私の手の平の先に、魔力が集中するエフェクトが発生した。
水の弾丸が生成される過程で魔力の制御ができずに、水の玉が一メートルほどの大きさに膨れ上がった。
「危ない!」
ランスロット様の声が聞こえた。
そして、魔力が暴走して水玉が爆発した。
――気が付くと、私はランスロット様に床に押し倒されていた。
「グインネヴィア嬢、大丈夫か?」
ランスロット様はびしょ濡れで、金色の髪から水の雫を滴らせていた。
それでもランスロット様は、とても美しかった。
青い瞳で見つめられて、私の心臓が高鳴った。
「立てるか?」
私が、びっくりして口をぱくぱくさせていると、ランスロット様が手を差し伸べてくれた。
「いえ、無理そうです……」
本当に身体に力が入らなかった。
「そうか、仕方ないな」
ランスロット様は、私を両手で優しく抱え上げて医務室まで運んでくれた。
こっこれは、前世でも経験が無かった『お姫様だっこ』ですわ!
幸せな時間は、あっという間に終わった。
私は、医務室のベットに寝かされて、ランスロット様に氷のような目付きで見下ろされていた。
「魔力が大きい者は慎重に魔術を使用しなければならない。授業でそう教わらなかったのか?」
ランスロット様の言うとおりだった。
私は、乙女ゲームの世界に生きていることを自覚してから、ずっと浮かれていたのかもしれない。
「ご迷惑をおかけして、大変申し訳ありませんでした」
どれだけグインネヴィアが高スペックなキャラだとしても、怪我もするし、死ぬときは死ぬ。

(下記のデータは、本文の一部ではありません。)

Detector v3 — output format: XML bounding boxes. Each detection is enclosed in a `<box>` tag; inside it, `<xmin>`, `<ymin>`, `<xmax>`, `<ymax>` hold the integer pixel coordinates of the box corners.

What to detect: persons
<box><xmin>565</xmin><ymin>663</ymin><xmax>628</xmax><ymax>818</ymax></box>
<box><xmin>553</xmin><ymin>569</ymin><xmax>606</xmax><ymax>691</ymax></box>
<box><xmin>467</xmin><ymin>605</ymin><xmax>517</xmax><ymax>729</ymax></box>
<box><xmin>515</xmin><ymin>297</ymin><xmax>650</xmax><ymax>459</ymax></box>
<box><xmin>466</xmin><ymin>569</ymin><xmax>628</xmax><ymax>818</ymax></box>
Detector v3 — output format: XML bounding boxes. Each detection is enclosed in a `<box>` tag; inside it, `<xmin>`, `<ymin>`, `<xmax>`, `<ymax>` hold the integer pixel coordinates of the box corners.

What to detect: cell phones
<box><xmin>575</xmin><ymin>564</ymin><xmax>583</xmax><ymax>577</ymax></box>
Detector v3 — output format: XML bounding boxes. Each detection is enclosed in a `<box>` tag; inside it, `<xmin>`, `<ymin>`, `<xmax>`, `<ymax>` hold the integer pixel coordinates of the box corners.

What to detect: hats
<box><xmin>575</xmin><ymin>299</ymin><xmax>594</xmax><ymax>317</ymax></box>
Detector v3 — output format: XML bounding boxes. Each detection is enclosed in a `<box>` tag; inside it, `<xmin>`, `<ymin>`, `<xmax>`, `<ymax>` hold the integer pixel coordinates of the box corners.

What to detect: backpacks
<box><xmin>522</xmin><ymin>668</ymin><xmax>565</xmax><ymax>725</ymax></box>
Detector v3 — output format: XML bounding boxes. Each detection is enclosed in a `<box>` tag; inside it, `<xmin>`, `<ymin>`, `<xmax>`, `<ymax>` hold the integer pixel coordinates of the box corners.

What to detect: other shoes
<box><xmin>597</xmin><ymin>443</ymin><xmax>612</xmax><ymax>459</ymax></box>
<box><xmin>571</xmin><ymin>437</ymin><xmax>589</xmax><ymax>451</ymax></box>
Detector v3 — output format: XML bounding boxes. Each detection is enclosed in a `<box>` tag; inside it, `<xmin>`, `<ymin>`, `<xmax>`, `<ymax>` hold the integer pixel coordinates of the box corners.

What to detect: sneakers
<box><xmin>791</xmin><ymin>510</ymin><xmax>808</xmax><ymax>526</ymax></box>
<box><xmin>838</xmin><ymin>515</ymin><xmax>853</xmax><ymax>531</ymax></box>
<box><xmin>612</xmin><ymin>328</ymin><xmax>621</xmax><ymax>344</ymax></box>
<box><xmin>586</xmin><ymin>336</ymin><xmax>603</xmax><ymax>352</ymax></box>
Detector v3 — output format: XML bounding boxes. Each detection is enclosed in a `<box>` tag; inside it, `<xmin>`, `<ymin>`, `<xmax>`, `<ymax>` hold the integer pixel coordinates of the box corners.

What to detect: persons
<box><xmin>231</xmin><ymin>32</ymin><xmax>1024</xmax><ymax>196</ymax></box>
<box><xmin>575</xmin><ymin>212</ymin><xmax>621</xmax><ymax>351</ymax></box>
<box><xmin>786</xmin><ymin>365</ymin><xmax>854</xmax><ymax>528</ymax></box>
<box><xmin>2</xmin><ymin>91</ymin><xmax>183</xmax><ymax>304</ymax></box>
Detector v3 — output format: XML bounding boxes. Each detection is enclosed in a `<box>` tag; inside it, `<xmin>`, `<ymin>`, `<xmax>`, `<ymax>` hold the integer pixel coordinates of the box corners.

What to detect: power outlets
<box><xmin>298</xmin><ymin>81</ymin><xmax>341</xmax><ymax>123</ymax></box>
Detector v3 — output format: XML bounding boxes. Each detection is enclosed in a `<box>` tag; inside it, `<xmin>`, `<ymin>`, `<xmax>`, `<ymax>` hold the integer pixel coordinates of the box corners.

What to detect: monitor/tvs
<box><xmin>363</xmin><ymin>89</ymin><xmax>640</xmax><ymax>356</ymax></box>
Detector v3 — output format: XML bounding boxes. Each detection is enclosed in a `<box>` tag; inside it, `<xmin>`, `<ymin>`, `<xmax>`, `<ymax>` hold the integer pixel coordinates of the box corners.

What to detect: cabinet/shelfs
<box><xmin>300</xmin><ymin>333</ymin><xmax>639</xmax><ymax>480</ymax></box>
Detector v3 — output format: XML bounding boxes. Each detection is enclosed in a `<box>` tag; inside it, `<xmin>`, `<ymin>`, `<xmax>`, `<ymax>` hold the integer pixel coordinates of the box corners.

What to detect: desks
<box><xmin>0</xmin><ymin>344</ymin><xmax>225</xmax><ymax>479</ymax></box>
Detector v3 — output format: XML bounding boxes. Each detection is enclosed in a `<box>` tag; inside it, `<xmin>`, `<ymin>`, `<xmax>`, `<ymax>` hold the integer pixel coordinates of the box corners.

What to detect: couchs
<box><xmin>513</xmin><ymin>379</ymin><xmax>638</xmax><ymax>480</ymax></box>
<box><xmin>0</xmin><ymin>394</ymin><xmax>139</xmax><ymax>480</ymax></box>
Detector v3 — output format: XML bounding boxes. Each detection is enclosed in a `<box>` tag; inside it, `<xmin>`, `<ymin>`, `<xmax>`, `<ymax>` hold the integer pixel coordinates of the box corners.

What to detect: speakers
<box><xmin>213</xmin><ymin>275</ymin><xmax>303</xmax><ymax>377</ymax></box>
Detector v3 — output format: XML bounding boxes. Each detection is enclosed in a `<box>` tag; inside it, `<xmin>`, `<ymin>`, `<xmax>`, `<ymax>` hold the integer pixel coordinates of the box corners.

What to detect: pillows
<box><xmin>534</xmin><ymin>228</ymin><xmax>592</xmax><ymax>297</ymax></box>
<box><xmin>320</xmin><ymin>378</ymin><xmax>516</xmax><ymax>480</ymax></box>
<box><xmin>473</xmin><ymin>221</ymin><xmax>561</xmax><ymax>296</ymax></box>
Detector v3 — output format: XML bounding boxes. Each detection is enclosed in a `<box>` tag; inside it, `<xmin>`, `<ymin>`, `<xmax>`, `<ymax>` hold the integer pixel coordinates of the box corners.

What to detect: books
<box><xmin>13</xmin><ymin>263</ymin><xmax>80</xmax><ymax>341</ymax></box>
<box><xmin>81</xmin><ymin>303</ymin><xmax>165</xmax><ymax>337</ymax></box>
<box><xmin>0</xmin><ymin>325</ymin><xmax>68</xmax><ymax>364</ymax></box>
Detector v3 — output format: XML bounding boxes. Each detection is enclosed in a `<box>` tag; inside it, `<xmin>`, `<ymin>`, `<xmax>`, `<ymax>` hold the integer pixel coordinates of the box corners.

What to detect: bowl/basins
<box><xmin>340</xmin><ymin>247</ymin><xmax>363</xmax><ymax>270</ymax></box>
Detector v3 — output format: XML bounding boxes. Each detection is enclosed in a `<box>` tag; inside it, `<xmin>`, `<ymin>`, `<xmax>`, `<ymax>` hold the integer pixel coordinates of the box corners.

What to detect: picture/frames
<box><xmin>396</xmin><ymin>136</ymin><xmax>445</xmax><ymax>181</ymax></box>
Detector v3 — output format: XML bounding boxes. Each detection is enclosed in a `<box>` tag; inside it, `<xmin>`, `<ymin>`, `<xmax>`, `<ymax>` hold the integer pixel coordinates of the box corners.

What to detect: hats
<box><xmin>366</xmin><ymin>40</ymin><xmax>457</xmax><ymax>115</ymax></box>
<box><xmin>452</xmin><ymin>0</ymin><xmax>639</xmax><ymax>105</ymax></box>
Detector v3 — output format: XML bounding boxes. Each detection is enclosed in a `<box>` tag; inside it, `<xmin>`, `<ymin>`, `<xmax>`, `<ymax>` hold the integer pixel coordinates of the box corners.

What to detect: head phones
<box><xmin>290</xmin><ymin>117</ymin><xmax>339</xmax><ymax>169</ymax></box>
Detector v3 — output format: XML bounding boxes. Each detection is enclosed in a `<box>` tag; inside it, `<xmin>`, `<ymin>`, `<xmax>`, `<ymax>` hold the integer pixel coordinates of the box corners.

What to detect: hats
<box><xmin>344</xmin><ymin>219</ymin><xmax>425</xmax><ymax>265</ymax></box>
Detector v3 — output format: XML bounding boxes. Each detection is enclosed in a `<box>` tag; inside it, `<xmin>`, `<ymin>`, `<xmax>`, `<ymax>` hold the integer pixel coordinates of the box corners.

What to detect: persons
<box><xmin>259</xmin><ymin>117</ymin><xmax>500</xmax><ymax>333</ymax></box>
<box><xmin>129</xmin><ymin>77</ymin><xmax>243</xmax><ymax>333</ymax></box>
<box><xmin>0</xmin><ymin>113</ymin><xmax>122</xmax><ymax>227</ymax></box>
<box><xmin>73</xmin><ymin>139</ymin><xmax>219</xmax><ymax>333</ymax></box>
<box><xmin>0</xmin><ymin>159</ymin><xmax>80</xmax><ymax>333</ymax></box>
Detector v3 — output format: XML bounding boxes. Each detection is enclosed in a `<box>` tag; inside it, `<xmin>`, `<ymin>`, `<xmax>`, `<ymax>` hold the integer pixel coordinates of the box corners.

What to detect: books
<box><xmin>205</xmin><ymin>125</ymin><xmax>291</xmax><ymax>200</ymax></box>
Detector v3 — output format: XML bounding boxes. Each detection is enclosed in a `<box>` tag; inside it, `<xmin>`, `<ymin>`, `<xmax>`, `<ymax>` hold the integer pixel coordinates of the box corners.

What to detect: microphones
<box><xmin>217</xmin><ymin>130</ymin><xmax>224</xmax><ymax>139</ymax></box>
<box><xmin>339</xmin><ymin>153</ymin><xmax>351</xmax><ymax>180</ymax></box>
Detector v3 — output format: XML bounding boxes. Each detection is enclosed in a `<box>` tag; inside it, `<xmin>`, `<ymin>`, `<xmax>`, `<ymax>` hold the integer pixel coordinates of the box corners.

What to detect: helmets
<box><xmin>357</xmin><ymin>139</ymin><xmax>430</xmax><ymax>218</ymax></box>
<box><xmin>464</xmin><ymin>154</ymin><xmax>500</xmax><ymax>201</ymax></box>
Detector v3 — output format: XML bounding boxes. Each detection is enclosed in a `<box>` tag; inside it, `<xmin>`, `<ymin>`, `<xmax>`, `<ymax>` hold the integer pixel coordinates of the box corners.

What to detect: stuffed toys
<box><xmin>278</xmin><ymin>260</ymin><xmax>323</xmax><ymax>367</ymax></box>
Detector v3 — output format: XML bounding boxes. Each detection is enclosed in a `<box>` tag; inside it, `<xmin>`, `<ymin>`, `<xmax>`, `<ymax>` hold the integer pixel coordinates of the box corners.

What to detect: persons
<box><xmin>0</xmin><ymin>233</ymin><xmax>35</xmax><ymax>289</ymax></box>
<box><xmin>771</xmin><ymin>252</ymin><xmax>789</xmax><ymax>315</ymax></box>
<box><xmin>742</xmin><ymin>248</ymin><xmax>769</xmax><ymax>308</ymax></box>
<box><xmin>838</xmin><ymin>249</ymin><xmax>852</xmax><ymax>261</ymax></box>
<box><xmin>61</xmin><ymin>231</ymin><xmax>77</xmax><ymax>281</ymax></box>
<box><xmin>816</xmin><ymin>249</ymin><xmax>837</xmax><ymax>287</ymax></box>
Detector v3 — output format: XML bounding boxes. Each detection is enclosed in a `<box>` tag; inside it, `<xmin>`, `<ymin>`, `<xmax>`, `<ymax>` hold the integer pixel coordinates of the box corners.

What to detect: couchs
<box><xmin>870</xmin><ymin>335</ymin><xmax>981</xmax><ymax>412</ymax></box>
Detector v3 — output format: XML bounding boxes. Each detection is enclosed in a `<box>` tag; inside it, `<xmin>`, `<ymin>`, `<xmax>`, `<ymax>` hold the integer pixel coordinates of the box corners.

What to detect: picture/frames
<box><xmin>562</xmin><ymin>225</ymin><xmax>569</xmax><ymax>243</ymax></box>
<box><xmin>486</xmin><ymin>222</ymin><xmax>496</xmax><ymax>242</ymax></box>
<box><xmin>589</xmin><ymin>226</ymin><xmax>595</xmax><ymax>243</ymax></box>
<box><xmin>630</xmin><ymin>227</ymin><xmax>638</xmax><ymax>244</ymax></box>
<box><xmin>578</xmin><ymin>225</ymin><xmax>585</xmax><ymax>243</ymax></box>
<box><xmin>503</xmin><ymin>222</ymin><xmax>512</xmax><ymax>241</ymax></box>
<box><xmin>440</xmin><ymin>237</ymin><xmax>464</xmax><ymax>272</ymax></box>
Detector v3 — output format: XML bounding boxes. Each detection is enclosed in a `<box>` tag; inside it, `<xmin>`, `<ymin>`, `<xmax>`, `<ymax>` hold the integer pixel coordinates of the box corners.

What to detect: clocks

私が反省して、小さくなっていると、ランスロット様がため息をついた。
「すまん、言い過ぎた。失敗を責めるつもりは無かったんだ」
えっ?悪いのは私ですよ?
「グインネヴィア嬢。実践魔術の練習をするときは、私のそばでやってくれ」
それは、どう言う意味ですの?
「君は私の婚約者だろう?勝手に練習して、怪我をされては困る」
ランスロット様はそれだけ言うと、医務室を立ち去った。
自分の頬が熱くなるのを感じる。
いつの間にかイベントが発生していたようですわ。
まだ、胸がどきどきして苦しい。
私がランスロット様に、攻略されそうです。